Document section:
────

Jeffrey Anderson, writing in The Weekly Standard, makes an excellent point:
In President Obama’s first budget, entitled (with no apparent sense of irony) “A New Era of Responsibility,” he projected that the federal budget deficit in 2012 would be a rather hefty $581 billion. Fast-forwarding three years, the Congressional Budget Office (CBO) now projects that it will instead be $1.079 trillion, meaning that, if the CBO is right, Obama was wrong by $498,000,000,000. To put that into perspective, that roughly half-trillion dollar margin of error is more than Obama allocated in this year’s budget for Medicare. Medicare could magically have become free for 2012, and the deficit would still have exceeded Obama’s earlier estimate.
It strikes me that President Obama isn’t simply vulnerable when it comes to the objective conditions of the country (though he is); it’s that he’s vulnerable based on what he promised versus what he has delivered as president. That’s true on a range of issues, including the unemployment rate (which we were told wouldn’t go above 8 percent if his stimulus package was passed; December was the 35th straight month with unemployment above 8 percent); health care costs (he promised to bend the health care cost curve down; it’s gone up); poverty going down (it’s gone up); cutting the deficit in half (it’s exploded); fixing the housing crisis (it’s gotten worse); improving America’s image in the world (we’re less popular in the Muslim world now than we were under Obama’s predecessor); and improving the political culture in Washington (the divisions have gotten deeper and Obama has set a record for polarization in each of his first three years in office).
Time and time again, Barack Obama has not only not done what he promised; his policies have moved things in the opposite direction.
He is a man who rode to office on his words and promises. In November, Obama might well be given a one-way ticket back to Chicago for the same reason.

────

Dataset extract:
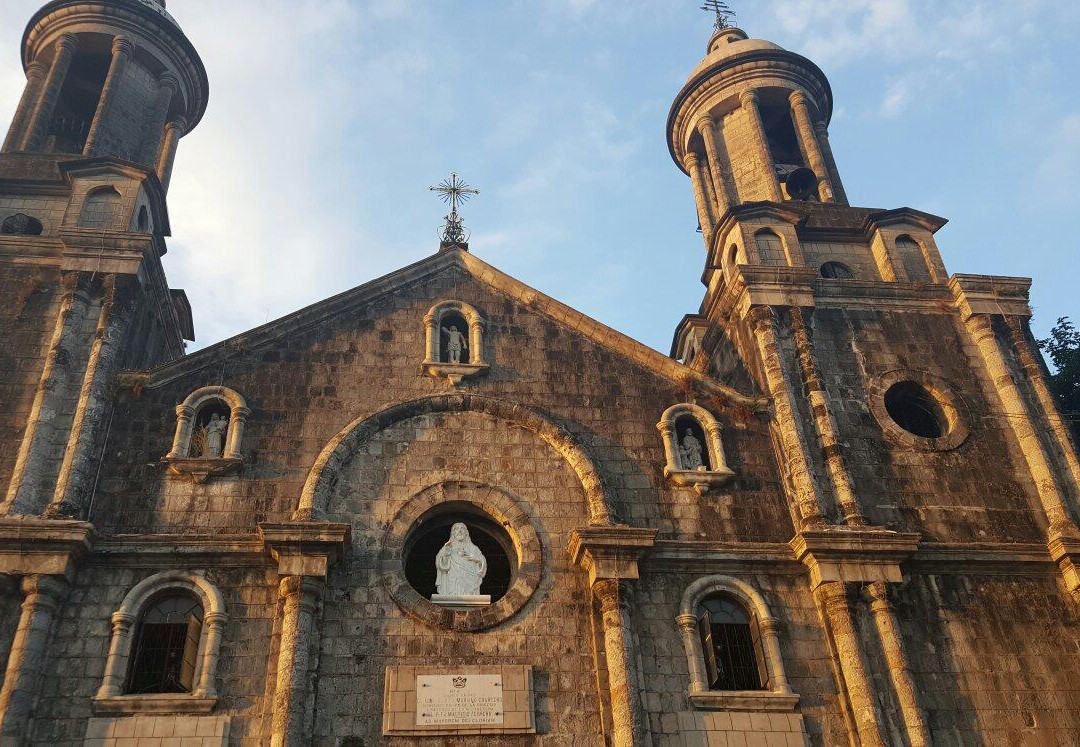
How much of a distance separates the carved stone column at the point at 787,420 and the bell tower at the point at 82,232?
37.2 ft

────

Problem description:
From the passage above on President Obama's promises and record, extract the text verbatim, starting with "He is a man" and going on through "the same reason.".

Exercise result:
He is a man who rode to office on his words and promises. In November, Obama might well be given a one-way ticket back to Chicago for the same reason.